Weissenbach and colleagues2 used a different approach that
exploits pufferfish genomic sequence. They describe the sequencing of BAC
clone ends from the compact genome of a pufferfish7,
8; these
collectively represent approximately one-third of the genome sequence of this
vertebrate. By comparing this sequence set with a known, curated set of protein-encoding
genes, they were able to calibrate an algorithm that detects orthologous coding
sequences (called ecores) between pufferfish and human genomes. On measuring
the mean number of ecores found per human gene across the calibration set
of genes and then running the same analysis across the human draft sequence
(approximately 60% of the human genome at the time of analysis), they arrived
at an upper limit of 34,000 genes. Note that the pufferfish sequence will
not pick up some human orthologues, owing to evolutionary distance or because
they are not represented in the sequence set. But so long as the percentage
of undetectable sequences (around 30% in this case) is not disproportionately
represented in the pufferfish or human sequence sets, the calculation holds
true.
They also showed that, whereas known, related and pseudogenes are easily
detected, applying the algorithm to chromosome 22 pulled out only 4% of the
300 gene sequences predicted by Genscanindicating that Genscan significantly
overpredicts human genes. A similar detection sensitivity was observed with
the Unigene set: the pufferfish sequence identified about 65% of the 10,500
protein-coding transcripts as ecores, but only matched 4% of EST clusters.
The comparison indicates that the clustered EST set is redundant and probably
contains no more than 40% of the coding fraction of the human genome.
Bursting the bubble In principle, the estimates by Green and Weissenbach are subject to biases
that could lead them to an underestimation of gene number. As these biases
are methodologically independent, however, it seems unlikely that these estimates
will prove wildly inaccurate. Agreeing with them are estimates9,
10
of 40,000 and 45,000 genes based on chromosomes 21 and 22. As mammals have
probably experienced two genome doublings since their divergence from multicellular
invertebrates, the total is very unlikely to exceed about 60,000 genes in
any event.

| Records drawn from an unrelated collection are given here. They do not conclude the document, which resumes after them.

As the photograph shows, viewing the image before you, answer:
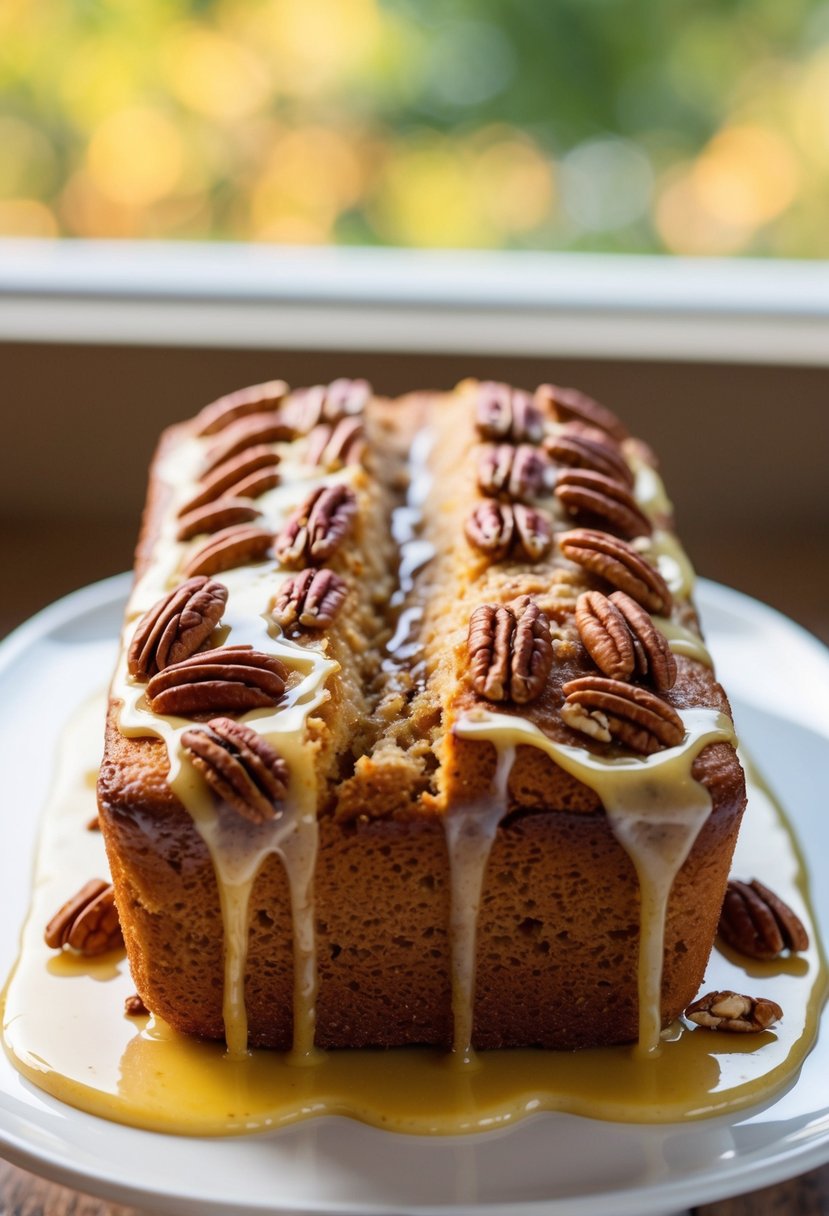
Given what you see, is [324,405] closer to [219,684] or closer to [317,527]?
[317,527]

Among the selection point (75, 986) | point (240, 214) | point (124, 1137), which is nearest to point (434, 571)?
point (75, 986)

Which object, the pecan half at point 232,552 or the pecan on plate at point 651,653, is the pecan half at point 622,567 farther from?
the pecan half at point 232,552

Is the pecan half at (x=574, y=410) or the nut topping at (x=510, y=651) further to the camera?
the pecan half at (x=574, y=410)

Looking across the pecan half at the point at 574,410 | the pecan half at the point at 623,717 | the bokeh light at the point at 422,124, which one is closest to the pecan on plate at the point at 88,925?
the pecan half at the point at 623,717

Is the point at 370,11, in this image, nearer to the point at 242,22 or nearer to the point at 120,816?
the point at 242,22

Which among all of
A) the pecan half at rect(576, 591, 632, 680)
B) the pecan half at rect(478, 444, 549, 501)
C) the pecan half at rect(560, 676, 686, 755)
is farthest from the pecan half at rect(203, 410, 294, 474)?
the pecan half at rect(560, 676, 686, 755)

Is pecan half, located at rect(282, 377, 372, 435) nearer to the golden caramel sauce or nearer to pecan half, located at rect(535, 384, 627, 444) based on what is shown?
pecan half, located at rect(535, 384, 627, 444)

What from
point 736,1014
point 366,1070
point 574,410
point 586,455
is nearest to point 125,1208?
point 366,1070
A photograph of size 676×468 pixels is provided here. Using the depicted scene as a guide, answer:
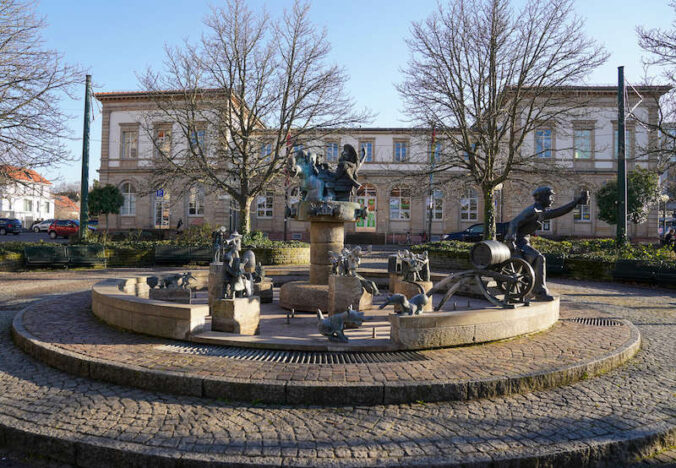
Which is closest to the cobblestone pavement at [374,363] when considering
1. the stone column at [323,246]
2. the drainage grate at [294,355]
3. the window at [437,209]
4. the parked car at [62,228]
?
the drainage grate at [294,355]

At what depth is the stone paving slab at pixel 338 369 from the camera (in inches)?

So why should calculations based on EST data have resulted in such
large estimates?
At the core of these findings are issues of definition and recognitionthat
is, how does one define a gene, and how does one recognize it? According to
classical genetics, genes are the heritable units responsible for an associated
phenotype. Although in some cases this relationship derives from mutation
of regulatory elements or other non-coding DNA elements, in most cases it
is synonymous with mutation of protein-coding DNA sequences. Although the
tendency (especially in a pay-per-sequence access mode) is to assume that
any transcript represents a gene, classical genetics demands some evidence
of associated function. Crucially, what is not yet established (but is implied
to be relatively abundant by these studies) is the extent of biological "noise"

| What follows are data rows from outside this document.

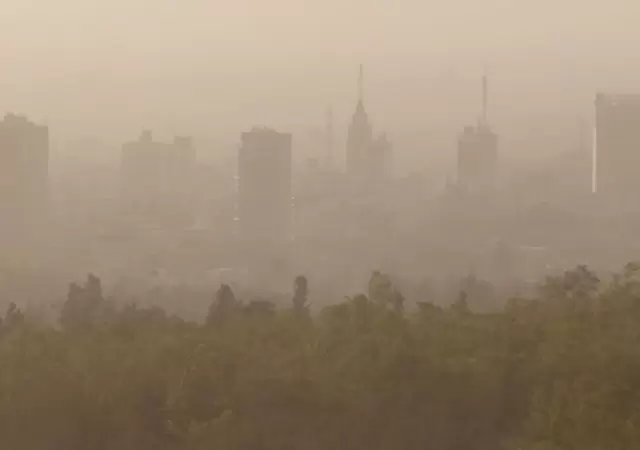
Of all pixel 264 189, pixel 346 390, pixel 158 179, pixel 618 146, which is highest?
pixel 618 146

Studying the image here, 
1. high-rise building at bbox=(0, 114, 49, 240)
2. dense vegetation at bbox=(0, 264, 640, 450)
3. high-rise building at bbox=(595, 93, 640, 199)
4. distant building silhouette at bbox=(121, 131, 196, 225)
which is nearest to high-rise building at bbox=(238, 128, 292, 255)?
A: distant building silhouette at bbox=(121, 131, 196, 225)

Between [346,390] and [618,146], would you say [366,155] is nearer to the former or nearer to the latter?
[618,146]

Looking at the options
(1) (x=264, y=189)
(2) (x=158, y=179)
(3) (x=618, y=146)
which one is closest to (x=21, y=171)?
(2) (x=158, y=179)

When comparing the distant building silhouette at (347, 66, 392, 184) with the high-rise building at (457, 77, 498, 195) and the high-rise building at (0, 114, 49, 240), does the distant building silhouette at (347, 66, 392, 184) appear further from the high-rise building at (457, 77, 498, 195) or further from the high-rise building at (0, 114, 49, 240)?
the high-rise building at (0, 114, 49, 240)

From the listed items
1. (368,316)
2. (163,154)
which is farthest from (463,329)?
(163,154)

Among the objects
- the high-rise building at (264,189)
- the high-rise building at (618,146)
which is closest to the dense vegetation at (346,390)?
the high-rise building at (618,146)
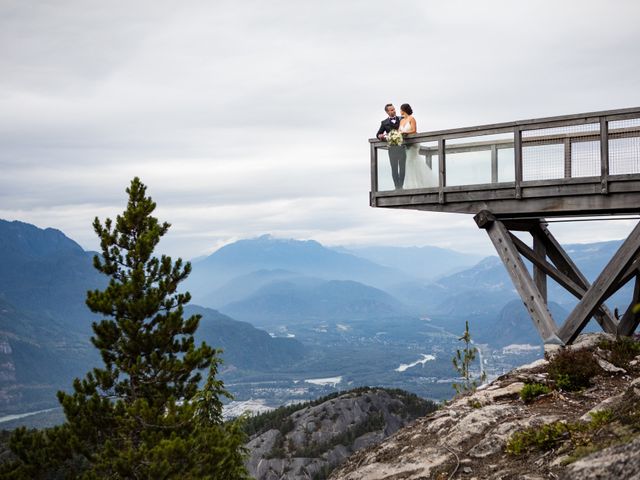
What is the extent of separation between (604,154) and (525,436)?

in the transcriptome of any given cell. In other words, what fraction of transcripts
which can be isolated have any meaningful function? What fraction might be
mere by-products of spurious transcription, spuriously fired off, perhaps
on the antisense strand from promoters or CpG islands associated with protein
coding genes (as seems to be the case with a number of imprinted genes)? The
good news therefore, is that the human draft sequence will be a goldmine for
protein-coding sequences not represented in the EST collections.

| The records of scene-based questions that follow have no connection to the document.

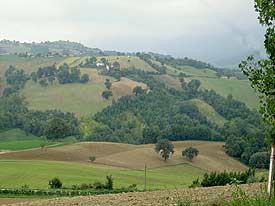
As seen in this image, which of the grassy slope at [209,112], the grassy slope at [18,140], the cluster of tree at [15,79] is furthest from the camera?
the cluster of tree at [15,79]

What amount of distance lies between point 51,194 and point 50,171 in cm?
2728

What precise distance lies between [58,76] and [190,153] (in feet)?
310

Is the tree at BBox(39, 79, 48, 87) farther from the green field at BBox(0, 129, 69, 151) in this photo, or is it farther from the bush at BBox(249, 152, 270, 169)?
the bush at BBox(249, 152, 270, 169)

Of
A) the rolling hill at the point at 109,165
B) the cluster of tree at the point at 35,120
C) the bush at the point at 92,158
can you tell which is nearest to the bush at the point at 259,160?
the rolling hill at the point at 109,165

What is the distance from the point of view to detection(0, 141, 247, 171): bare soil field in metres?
88.6

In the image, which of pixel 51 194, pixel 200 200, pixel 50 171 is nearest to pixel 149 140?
pixel 50 171

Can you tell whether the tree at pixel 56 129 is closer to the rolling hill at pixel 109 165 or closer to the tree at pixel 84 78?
the rolling hill at pixel 109 165

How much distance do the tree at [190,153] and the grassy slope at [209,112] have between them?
4818cm

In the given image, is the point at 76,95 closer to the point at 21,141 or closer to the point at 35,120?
the point at 35,120

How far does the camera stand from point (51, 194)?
45.5 meters

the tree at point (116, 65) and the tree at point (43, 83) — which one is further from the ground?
the tree at point (116, 65)

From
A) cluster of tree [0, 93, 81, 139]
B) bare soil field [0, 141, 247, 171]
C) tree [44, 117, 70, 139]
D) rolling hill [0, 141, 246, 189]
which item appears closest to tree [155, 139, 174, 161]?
bare soil field [0, 141, 247, 171]

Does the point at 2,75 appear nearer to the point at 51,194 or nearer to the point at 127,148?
the point at 127,148

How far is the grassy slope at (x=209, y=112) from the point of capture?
481ft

Clearly, the task of annotating genes in the human sequence will take time,
and a comparative approach has much to offer. Beyond this lies the challenge
of understanding gene regulation. The ability to make adequate comparisons
of non-coding sequences of different species should be a rapid means by which
to obtain a regulatory element 'framework' for the human genome.
Evolution is certainly more powerful and has more to teach us here than any
extant computer algorithm. Our ability to compare the genomes of many species
may yet turn in silico biology into a true science.